The Complaint
The complainant had an account with the Bank and the Bank granted him several credit facilities for various credit cards. The complainant had not made any default in meeting his payment obligation. However, he found that, without any prior notification to him, the Bank made credit checks on him on a monthly basis totaling seven times respectively from June 2005 to January 2006. The complainant was of the view that such checking was excessive and unnecessary and therefore lodged a complaint with the Commissioner against the Bank for the aforesaid credit monitoring practice.
Findings of the Commissioner
The Commissioner took the view that the practice of the Bank, having monthly access to the credit data of the complainant held by TransUnion Limited, a credit reference agency, for credit monitoring, was in contravention of Data Protection Principles 1(1) and 1(2) due to the Bank’s failure to observe the provisions of the Code of Practice on Consumer Credit Data (the “Code”). The Bank’s act did not fall within the permitted circumstances under the provisions of the Code. As it was likely that the Bank would continue and repeat the practice, the Commissioner pursuant to section 50 of the Ordinance issued an Enforcement Notice requiring the Bank, inter alia, to cease the credit monitoring practice and to destroy all credit data of all customers obtained from TransUnion Limited through the practice. The Bank was dissatisfied with the Commissioner’s decision and appealed to the AAB.
The Appeal
The majority of AAB considered that employment of the automated system by the Bank as a way to review the complainant’s credit facilities fell within the meaning of the Code. Though the review in the present case was so often that it became a monitoring exercise, it did not take away the character of a review of the complainant’s credit facilities for the purposes of increasing, decreasing or cancelling the credit amounts.

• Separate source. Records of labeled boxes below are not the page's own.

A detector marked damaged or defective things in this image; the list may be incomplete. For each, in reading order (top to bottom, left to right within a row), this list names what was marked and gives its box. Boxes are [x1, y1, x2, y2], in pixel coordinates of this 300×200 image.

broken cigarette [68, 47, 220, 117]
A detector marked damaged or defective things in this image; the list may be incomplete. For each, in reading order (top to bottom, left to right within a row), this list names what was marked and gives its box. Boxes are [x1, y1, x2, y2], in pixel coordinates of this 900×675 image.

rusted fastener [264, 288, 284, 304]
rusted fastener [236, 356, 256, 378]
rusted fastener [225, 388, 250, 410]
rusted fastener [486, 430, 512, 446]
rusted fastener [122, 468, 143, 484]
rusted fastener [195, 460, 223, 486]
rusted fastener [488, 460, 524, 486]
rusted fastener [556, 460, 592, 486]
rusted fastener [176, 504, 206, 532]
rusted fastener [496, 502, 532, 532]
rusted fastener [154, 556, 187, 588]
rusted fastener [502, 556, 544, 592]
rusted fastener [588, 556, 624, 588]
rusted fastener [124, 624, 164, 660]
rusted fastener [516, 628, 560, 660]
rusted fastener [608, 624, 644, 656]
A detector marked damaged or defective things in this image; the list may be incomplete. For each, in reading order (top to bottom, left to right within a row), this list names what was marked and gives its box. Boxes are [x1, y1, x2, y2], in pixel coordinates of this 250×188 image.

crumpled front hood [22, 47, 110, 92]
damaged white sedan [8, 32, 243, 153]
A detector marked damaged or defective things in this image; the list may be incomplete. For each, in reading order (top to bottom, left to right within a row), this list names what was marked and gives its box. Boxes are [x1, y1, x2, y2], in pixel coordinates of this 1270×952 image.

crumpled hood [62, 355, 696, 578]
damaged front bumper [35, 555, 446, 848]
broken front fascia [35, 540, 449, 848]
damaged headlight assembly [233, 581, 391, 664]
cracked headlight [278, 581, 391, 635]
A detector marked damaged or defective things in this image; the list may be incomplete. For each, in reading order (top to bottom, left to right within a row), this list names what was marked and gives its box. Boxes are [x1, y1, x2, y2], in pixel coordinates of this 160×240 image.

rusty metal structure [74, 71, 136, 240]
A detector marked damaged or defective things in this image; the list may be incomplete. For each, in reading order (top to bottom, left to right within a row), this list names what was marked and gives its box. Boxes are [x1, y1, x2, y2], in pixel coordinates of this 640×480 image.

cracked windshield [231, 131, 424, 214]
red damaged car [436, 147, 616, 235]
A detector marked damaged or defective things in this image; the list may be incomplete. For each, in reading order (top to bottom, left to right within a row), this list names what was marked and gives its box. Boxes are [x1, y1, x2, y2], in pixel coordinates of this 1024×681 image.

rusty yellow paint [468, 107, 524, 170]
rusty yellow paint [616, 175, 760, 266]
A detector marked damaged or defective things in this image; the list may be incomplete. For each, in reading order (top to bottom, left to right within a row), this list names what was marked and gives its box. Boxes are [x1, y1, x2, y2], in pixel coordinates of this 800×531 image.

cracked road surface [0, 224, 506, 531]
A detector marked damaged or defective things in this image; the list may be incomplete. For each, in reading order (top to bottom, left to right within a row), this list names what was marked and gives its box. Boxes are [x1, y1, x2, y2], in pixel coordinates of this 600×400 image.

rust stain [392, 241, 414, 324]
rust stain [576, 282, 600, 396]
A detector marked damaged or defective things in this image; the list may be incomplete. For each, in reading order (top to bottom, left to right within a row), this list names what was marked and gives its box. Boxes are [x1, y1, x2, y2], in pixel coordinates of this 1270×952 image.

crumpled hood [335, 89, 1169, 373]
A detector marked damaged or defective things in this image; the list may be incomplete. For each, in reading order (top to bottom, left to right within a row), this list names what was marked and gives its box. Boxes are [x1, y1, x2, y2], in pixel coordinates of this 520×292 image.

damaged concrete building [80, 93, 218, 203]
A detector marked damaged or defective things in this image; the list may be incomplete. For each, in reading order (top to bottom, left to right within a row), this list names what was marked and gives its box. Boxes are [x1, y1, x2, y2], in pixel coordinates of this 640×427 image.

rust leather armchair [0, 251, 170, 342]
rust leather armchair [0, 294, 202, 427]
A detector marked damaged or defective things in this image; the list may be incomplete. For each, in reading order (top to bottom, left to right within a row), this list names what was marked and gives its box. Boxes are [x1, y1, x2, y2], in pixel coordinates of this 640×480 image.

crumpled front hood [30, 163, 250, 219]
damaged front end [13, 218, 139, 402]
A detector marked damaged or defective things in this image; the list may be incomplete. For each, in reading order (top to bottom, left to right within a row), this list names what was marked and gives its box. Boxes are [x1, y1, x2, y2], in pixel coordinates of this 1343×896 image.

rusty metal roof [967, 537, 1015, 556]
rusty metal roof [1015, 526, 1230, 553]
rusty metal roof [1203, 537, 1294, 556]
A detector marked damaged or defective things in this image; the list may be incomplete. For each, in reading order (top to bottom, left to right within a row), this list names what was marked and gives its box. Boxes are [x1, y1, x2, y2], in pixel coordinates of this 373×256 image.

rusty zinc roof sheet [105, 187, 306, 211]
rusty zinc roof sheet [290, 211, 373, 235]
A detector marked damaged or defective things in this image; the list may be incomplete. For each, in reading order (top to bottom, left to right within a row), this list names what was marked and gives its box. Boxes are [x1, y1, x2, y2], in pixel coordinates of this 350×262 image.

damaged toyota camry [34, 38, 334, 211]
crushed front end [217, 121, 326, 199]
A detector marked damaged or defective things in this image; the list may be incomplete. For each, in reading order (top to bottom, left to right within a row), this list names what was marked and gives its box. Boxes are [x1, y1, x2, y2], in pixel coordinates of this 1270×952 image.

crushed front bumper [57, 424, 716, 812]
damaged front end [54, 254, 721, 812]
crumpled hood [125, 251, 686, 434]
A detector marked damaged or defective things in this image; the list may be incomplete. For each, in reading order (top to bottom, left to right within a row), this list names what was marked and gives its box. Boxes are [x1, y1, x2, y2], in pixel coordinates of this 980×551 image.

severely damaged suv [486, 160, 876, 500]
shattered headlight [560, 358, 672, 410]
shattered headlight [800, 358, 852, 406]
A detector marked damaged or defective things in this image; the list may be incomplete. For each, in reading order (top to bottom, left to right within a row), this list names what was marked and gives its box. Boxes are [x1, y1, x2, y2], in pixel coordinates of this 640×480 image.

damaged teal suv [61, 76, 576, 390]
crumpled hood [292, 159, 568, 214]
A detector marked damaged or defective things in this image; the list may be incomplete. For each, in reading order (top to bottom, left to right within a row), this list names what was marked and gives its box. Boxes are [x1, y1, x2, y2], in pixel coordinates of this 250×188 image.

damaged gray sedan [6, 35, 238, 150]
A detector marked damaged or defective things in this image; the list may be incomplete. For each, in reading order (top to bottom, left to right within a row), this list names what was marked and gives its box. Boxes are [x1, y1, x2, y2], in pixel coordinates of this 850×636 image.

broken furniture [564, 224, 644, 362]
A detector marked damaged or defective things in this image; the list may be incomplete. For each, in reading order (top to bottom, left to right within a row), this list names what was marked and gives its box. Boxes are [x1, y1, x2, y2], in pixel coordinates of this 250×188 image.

Further, the AAB thought that as a prudent and responsible banker, it was not wrong for the Bank to undertake regular risk based assessments and reviews of all credit facilities. It was a lawful purpose directly related to a function or activity of the Bank and was generally supported by Hong Kong Monetary Authority, the Hong Kong Association of Banks and DTC Association. There was nothing wrong for the Bank to develop its own automated risk scoring model system using statistical formulae to analyze the credit information obtained. In such circumstances, it could not be said that the amount of information obtained was excessive and the collection was unfair and unlawful.
The AAB's Decision
The appeal was allowed and the Enforcement Notice was set aside.